Ysole avait le pied à l’étrier ; elle écoutait encore d’un air indécis et inquiet.

— Ne serait-ce point sur nous qu’on a tiré ? pensa-t-elle tout haut.

Et avant que Paul Labre pût répondre, elle ajouta :

— Monsieur le baron, le fait seul d’avoir été vu avec moi vous créerait de mortels ennemis.

— Mademoiselle, répliqua Paul, non point à cause de moi, mais à cause de vous, nous devons nous séparer ici. Vous m’avez confié votre vengeance et aussi le soin de votre sûreté, car il ressort de vos paroles qu’une menace pèse sur vous. J’espère que votre confiance ira jusqu’à me laisser le choix des moyens à prendre pour vous faire libre et vengée.

— Soyez prudent, dit Mlle de Champmas, qui mit son doigt sur sa bouche souriante, songez que vous ne vous appartenez plus !

— Je songe que je ne saurais payer à trop haut prix les seuls instants de vraie joie que j’aie eus en ma vie. Vous m’en avez assez dit pour qu’il soit superflu de m’indiquer ma route. Il s’agit de l’homme qui dirige « la conspiration ? »

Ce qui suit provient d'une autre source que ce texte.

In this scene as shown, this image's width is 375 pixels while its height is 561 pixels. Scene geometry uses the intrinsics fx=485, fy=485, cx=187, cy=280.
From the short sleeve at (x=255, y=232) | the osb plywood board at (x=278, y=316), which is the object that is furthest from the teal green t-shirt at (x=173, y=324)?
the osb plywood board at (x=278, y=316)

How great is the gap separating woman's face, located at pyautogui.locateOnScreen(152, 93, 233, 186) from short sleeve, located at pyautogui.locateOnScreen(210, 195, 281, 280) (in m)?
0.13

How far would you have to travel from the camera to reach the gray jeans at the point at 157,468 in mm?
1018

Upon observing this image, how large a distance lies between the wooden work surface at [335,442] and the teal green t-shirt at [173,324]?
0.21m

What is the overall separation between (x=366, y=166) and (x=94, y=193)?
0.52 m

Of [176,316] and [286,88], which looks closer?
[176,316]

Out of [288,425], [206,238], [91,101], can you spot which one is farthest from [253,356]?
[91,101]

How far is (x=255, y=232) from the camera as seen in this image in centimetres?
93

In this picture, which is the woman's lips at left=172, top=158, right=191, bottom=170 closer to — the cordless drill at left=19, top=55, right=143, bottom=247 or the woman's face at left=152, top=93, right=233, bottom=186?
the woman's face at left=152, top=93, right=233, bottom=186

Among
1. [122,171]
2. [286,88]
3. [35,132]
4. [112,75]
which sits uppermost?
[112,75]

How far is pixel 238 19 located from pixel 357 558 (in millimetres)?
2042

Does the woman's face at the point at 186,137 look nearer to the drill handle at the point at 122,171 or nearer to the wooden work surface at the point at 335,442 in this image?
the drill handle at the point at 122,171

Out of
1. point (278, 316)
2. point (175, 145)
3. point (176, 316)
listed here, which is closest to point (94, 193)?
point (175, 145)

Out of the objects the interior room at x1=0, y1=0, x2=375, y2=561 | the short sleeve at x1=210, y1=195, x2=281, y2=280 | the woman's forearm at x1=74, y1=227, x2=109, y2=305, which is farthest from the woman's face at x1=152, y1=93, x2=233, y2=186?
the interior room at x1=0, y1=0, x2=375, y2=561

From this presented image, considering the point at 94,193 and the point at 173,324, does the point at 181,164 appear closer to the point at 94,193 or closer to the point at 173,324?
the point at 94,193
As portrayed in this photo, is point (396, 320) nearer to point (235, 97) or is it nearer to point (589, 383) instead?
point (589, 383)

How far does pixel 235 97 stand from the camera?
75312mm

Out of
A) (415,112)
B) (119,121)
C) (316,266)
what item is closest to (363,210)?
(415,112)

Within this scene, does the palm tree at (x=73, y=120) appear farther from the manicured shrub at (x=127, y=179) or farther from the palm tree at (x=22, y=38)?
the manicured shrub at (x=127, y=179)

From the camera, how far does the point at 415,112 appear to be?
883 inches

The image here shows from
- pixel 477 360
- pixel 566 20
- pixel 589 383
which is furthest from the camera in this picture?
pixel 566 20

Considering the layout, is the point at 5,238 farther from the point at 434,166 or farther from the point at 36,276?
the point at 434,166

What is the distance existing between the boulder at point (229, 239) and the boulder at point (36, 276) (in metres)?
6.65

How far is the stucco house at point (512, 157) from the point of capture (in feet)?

— Il s’agit du maître du Château-Neuf, en effet. Vous êtes seul, et il est entouré d’une année.

— Retournez chez votre père, Ysole. J’ai hâte de vous dire mon secret comme vous m’avez donné le vôtre. Demain, à cette même heure, revenez au lieu où nous sommes, je vous y apporterai votre vengeance et votre liberté.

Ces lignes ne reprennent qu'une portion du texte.